Species of grass-like plant

Ptilotus aervoides, commonly known as mat mulla mulla, is a species of flowering plant in the family Amaranthaceae and is endemic to western Australia. It is a prostrate, mat-forming annual or short-lived perennial herb, its stems densely hairy at first, egg-shaped to spatula-shaped stem leaves, dense spikes of hairy creamy-green flowers with two or three fertile stamens.

== Description ==
Ptilotus aervoides is a prostrate, mat-forming annual or short-lived perennial herb that typically grows up to 4 cm high and 70 cm wide, with densely hairy young stems that become glabrous as they age. The leaves are egg-shaped to spatula-shaped, 60 mm long, 20 mm wide and sometimes reddish. The flowers are hairy, creamy-green, often tinged with pinkish-purple, borne in oval to cylindrical spikes 7–40 mm long and 7–14 mm wide. There is a bract 3.2–5 mm long and two hairy, colourless bracteoles 3.5–4.5 mm long at the base of the flowers. Flowering occurs from May to October.

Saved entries
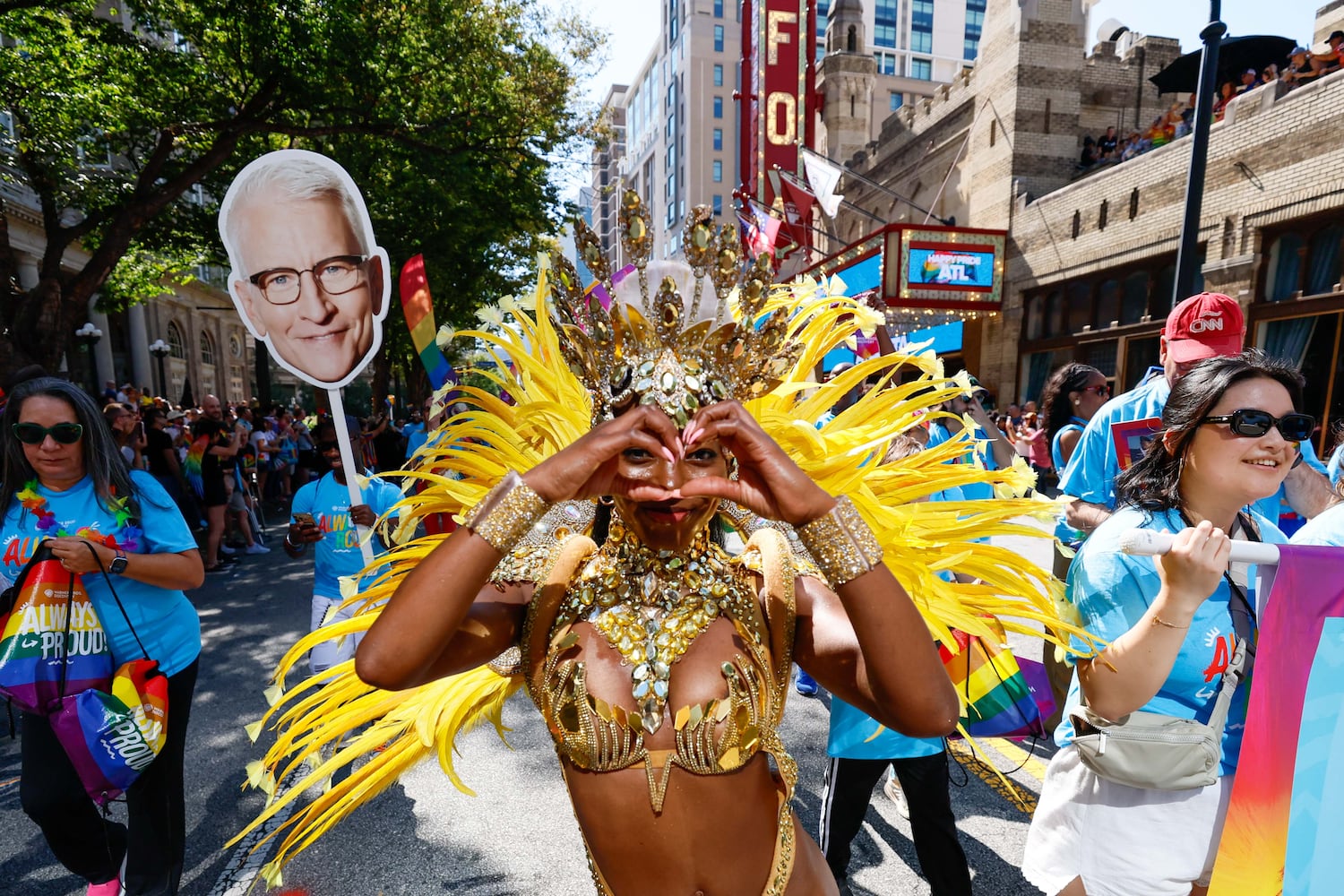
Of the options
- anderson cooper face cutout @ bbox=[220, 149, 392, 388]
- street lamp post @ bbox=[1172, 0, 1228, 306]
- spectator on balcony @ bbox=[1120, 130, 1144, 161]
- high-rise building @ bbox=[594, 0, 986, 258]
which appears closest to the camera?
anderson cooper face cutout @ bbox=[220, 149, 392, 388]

...

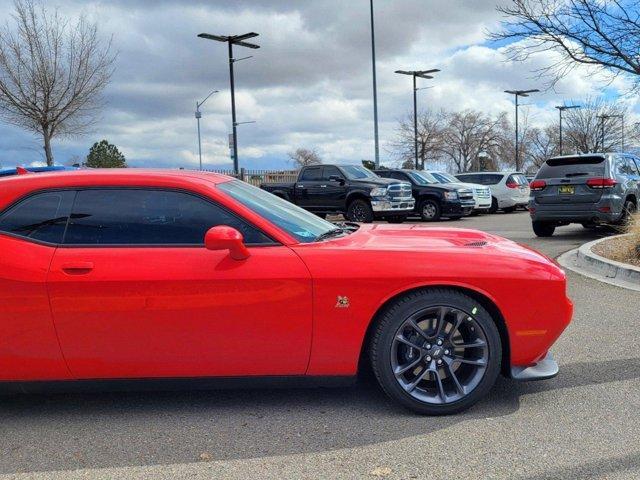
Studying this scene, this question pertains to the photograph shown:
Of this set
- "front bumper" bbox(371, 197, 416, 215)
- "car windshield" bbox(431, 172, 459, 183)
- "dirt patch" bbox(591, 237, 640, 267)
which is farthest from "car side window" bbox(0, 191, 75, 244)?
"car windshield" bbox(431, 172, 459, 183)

WHAT YOU HAVE TO DO:
Copy out the mat mulla mulla excerpt above in full, word for word, with every line in its original order.

ANSWER SPACE:
Species of grass-like plant

Ptilotus aervoides, commonly known as mat mulla mulla, is a species of flowering plant in the family Amaranthaceae and is endemic to western Australia. It is a prostrate, mat-forming annual or short-lived perennial herb, its stems densely hairy at first, egg-shaped to spatula-shaped stem leaves, dense spikes of hairy creamy-green flowers with two or three fertile stamens.

== Description ==
Ptilotus aervoides is a prostrate, mat-forming annual or short-lived perennial herb that typically grows up to 4 cm high and 70 cm wide, with densely hairy young stems that become glabrous as they age. The leaves are egg-shaped to spatula-shaped, 60 mm long, 20 mm wide and sometimes reddish. The flowers are hairy, creamy-green, often tinged with pinkish-purple, borne in oval to cylindrical spikes 7–40 mm long and 7–14 mm wide. There is a bract 3.2–5 mm long and two hairy, colourless bracteoles 3.5–4.5 mm long at the base of the flowers. Flowering occurs from May to October.